[ASSIGNED TASK] Only the lines from the one that includes "Boat Cover 2015" through the last line below belong in the reply, copied exactly and without pictures.

Captioned web image data
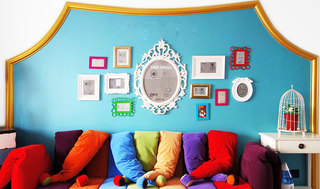 蓝绿色小客厅背景墙装修效果图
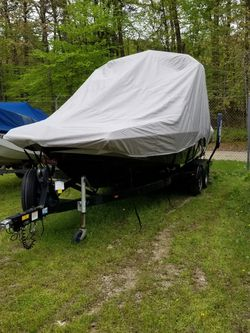 Boat Cover 2015 Axis A22 for Sale in Woodbridge,  VA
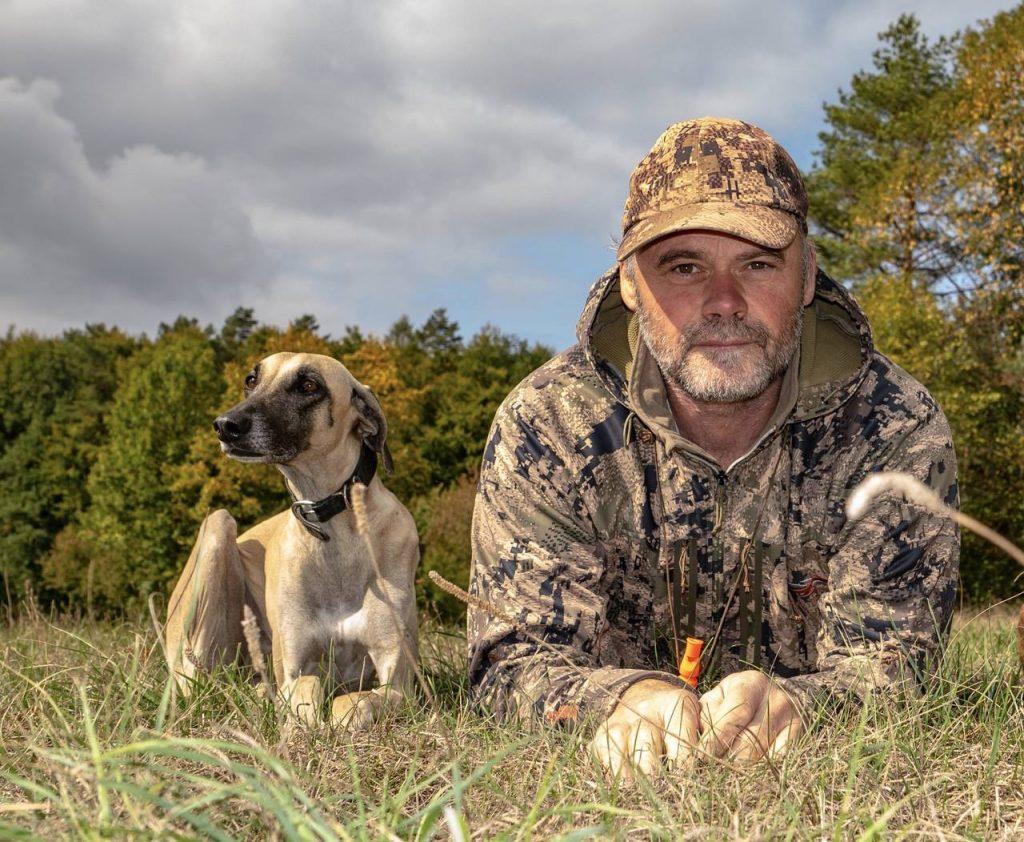 hundetrainer mit windhund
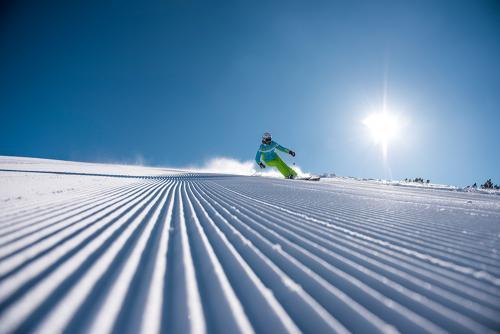 g-aktivurlaub-abfahrt-schi-ski-urlaub-schifahren-wedeln-traumwetter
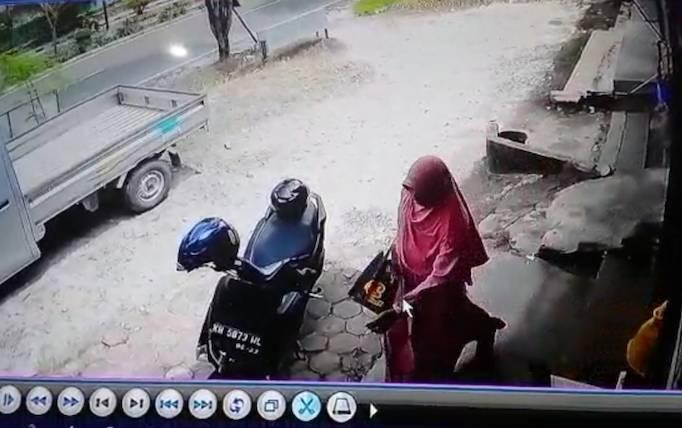 Terduga pelaku hipnotis yang terekam kamera CCTV.
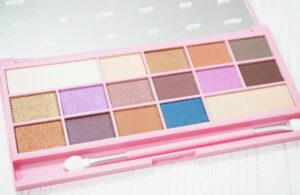 Makeup Revolution I Heart Makeup Unicorn Love Eyeshadow Palette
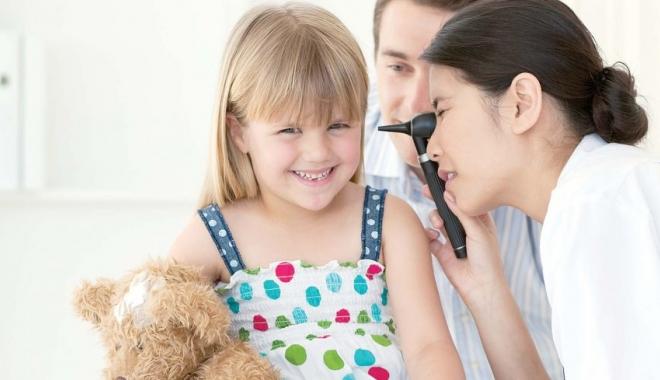 Foto: Tratamente de ultimă generaţie pentru copiii cu probleme auditive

[WRITTEN RESPONSE]
 Boat Cover 2015 Axis A22 for Sale in Woodbridge,  VA
 hundetrainer mit windhund
 g-aktivurlaub-abfahrt-schi-ski-urlaub-schifahren-wedeln-traumwetter
 Terduga pelaku hipnotis yang terekam kamera CCTV.
 Makeup Revolution I Heart Makeup Unicorn Love Eyeshadow Palette
 Foto: Tratamente de ultimă generaţie pentru copiii cu probleme auditive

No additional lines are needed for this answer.